A representatividade da classe E na demanda por cartões de crédito saltou de 6,2%, em 2009, para 16,8% este ano, segundo pesquisa feita pela Serasa com 1 milhão de CPFs, num processo crescente a cada ano. A maior participação desse público no uso do cartão e a busca por crédito em mais de uma instituição são riscos que têm de ser adequadamente monitorados, conforme o estudo. Isso porque estes novos consumidores geralmente não têm vivência no mercado de crédito.

“Estes cidadãos estariam começando a aprender a lidar com crédito justamente numa modalidade em que os juros são altos. Assim, o risco de terem uma primeira experiência frustrante de crédito não é desprezível”, diz o presidente da Serasa Experian, Ricardo Loureiro.

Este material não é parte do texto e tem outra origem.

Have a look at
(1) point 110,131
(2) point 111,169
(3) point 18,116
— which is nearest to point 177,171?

A baixa renda continuou na liderança entre os públicos solicitantes de cartão de crédito. Responderam por 26% do total, de acordo com a Serasa. Geralmente, essas pessoas têm entre 20 e 30 anos e empregos que exigem pouca qualificação ou mesmo informais.

Já os consumidores com idade média de 30 anos e renda mensal média de R$ 1428,78 aumentaram sua participação de 12% do total para 16%. Com maior representatividade dentre os grupos que solicitam cartão de crédito, segundo a Serasa, este público avançou da quarta para a segunda posição no ranking dos que mais buscam esse tipo de serviço.

O estudo da Serasa Experian revelou ainda que a inadimplência nos primeiros quatro meses após a aquisição do cartão de crédito está menor neste ano. Em 2011, 3,2% dos novos consumidores ficaram com pendências nesse período – que, na transição para 2012, teve alta de 36%, elevando a 4,4% a participação de novos consumidores inadimplentes. No entanto, neste ano, o índice registrou declínio de 14%, reduzindo a parcela de inadimplentes para 3,8%.